Column: Growing perfect tomatoes
Commentary by Noah Herron
Now is the time to start your tomato seeds indoors. As a gardener this is probably the most exciting time of the year. You get a fresh beginning to what is going to be a great season. Well at least we hope so.
Most tomato varieties can be grown in our area so choose varieties that works best for your family. Beefsteak, Cherry, Sauce, Canning, etc. … Once you have the seeds you’re ready to plant. Use a soilless mix to start your seedlings. The seed itself provides enough nutrients for the seedling during this period. Any extra nutrients will make the tomatoes grow too fast and get lengthy. After six weeks of growth your tomato transplants will be ready for the outdoors. At this stage your plants need a slow release, organic fertilizer (5-5-5). This will promote healthy foliage growth to help protect your fruit. Select a location with good drainage and full sun. Always make sure to weather any plants that have been growing indoors. Do this by slowly introducing them to the outdoor elements over a weeks’ time.

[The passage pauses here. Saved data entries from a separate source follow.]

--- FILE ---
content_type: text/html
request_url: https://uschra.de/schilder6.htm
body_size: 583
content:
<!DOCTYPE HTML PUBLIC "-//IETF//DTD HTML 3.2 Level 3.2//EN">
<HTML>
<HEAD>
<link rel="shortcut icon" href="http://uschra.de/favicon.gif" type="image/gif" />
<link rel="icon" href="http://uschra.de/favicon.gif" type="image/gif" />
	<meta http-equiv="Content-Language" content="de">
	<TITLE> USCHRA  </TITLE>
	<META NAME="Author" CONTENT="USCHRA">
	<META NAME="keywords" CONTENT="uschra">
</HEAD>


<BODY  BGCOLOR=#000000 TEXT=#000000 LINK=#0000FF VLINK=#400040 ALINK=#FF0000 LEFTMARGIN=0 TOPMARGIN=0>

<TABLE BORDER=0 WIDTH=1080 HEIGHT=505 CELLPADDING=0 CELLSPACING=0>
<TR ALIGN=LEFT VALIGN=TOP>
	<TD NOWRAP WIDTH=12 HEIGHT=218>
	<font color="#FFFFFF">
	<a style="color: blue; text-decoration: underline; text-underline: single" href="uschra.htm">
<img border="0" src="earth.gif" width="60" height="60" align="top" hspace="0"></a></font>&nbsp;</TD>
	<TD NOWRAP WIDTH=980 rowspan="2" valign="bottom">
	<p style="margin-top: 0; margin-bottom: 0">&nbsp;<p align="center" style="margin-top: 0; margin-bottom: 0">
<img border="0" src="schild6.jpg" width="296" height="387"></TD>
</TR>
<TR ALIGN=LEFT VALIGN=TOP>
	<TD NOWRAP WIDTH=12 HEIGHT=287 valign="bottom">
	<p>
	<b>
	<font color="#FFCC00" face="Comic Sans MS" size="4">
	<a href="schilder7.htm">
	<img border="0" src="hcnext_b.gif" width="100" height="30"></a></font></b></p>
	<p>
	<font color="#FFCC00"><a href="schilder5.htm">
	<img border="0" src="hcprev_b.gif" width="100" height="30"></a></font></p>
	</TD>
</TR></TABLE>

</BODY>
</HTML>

Now that your tomatoes are outdoors make sure your soil stays moist but allow for it to almost dry out before watering again. Over watering can introduce diseases and wilt. Under watering can put unwanted stress and crack your tomatoes. When fruit begins to set you’ll need to add a side dressing of fertilizer (2-3-1) and then again at two weeks after first picking, and lastly at six weeks after first picking. Switching to a lower nitrogen fertilizer will help tomato growth and not foliage. This fertilizer is very important to promote large, healthy tomatoes!
My favorite heirloom tomatoes are Cherokee Purple, Brandywine, Golden Jubilee, Marglobe Supreme, Roma, Black Krim and Mortgage Lifter.